= Harold Foote Gosnell =

American political scientist and author (1896-1997)

Harold Foote Gosnell (December 24, 1896 – January 8, 1997) was an American political scientist and writer, known for his research and writings on American politics, elections, and political parties.

Gosnell attended the University of Rochester, graduating summa cum laude in 1918. He went on to the University of Chicago, where in 1922 he received his doctorate. He became a professor at Chicago and taught there until 1941. During World War II, he went to Washington, D.C., as a budget analyst and later as an operations officer for the United States Department of State, while he continued to study and write on politics. He served in the federal government until 1960, and was on the faculty at American University. From 1962 to 1972, he was a professor of political science at Howard University.

A student of political scientist Charles Edward Merriam, Gosnell published work in the 1920s that pioneered new approaches using psychology to examine voting and political behavior. His dissertation on New York politics, Thomas C. Platt ("Boss" Platt) and Theodore Roosevelt was published, and then Non-voting, Causes and Methods of Control (1924, with Merriam) and Getting out the Vote: An Experiment in the Stimulation of Voting (1927). In 1936, Gosnell won the first Anisfield-Wolf Book Award for Negro Politicians: Rise of Negro Politics in Chicago. In the 1930s, he also wrote about machine politics in Chicago, and then in the 1960s revised his work in this area. During the Cold War, Gosnell studied the Soviet Union.

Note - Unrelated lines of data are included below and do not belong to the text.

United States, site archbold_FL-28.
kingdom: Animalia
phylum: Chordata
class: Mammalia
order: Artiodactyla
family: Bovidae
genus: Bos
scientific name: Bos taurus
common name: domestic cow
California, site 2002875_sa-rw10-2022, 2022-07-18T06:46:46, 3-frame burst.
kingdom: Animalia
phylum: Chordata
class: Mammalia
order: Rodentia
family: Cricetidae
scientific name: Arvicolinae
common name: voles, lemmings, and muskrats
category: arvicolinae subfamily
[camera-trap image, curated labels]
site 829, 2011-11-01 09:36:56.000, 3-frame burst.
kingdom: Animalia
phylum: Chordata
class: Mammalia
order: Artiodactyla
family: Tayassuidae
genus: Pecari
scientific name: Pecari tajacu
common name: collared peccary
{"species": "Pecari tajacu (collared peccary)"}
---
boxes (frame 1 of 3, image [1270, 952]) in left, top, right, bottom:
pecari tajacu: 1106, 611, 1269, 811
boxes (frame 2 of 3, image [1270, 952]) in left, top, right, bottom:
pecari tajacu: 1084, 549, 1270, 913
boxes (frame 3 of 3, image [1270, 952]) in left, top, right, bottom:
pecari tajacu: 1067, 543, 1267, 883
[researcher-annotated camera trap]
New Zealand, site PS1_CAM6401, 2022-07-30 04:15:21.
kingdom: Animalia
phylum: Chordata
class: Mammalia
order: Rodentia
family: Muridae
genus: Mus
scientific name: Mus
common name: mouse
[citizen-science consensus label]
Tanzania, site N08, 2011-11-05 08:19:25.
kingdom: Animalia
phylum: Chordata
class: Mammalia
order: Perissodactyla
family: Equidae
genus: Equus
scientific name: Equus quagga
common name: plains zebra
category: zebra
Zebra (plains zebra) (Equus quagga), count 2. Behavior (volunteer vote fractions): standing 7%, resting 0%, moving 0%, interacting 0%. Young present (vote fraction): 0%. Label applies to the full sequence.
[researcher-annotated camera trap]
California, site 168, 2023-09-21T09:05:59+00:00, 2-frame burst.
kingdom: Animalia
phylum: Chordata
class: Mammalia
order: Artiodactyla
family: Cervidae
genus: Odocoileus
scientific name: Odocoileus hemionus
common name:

==Gosnell Prize for Excellence in Political Methodology==
Each year in honor of Gosnell's work, the Society for Political Methodology awards the Gosnell Prize for Excellence in Political Methodology. The prize is given to the author(s) of the best work in political methodology, which has been presented at the political science conferences during the preceding year.

==Works==
- Boss Platt and His New York Machine: A Study of the Political Leadership of Thomas C. Platt, Theodore Roosevelt, and Others (University of Chicago Press, 1924; repr. 1969).
- Getting out the vote: an experiment in the stimulation of voting. (University of Chicago Press, 1927)
- Machine Politics: Chicago Model (University of Chicago Press, 1937; 2d ed. 1969).
- Negro Politicians: The Rise of Negro Politics in Chicago (University of Chicago Press, 1935; 2d ed. 1968).
- Champion Campaigner: Franklin D. Roosevelt (Macmillan, 1952).
- Truman's Crises: A Political Biography of Harry S. Truman (Praeger, 1980).